The Perry group specializes in the measurement of properties in functional materials. Functional materials, broadly defined, encompass solid systems with physical properties that can be engineered to address everyday challenges. Given the diversity of societal needs, our focus is narrowed to two key areas: energy and the digital economy. In the realm of energy research, we delve into photovoltaics, thermoelectrics, and battery materials.
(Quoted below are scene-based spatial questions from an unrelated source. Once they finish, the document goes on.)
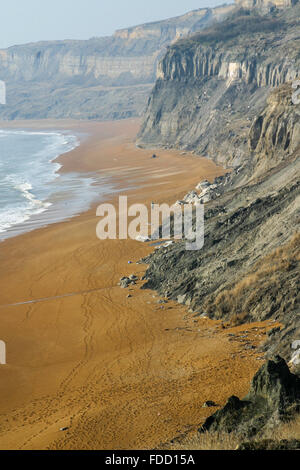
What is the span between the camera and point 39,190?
2168 inches

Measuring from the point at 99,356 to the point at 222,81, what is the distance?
239 ft

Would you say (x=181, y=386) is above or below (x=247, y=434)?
below

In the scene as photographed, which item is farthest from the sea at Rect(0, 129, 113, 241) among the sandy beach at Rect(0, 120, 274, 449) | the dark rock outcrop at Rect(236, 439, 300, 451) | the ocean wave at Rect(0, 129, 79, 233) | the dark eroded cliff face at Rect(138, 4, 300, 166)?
the dark rock outcrop at Rect(236, 439, 300, 451)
For digital economy research, our emphasis is on magnetic and electronic materials that hold the potential to replace conventional materials like silicon and GaAs, leading to faster computers and enhanced memory.

Dr Jonathan Breeze

Our research activities span many areas of condensed matter physics and quantum information science, but our core focus is the study of light-matter interaction, room-temperature solid-state masers and cavity quantum electrodynamics.  We use computation tools such as density functional theory and quantum field theory to study the electronic structure, electromagnetic and vibrational properties of materials, Maxwell solvers to simulate and design devices such as cavities and waveguides (from microwave to optical frequencies) and numerical methods to investigate quantum spin dynamics.   Our lab is equipped with pulsed electron paramagnetic resonance (EPR) spectrometers and optically-detected magnetic resonance (ODMR) spectrometers, which we use to characterise photo-excited spins in organic molecules such as pentacene and colour-centres in inorganic materials, such as nitrogen-vacancies in diamond.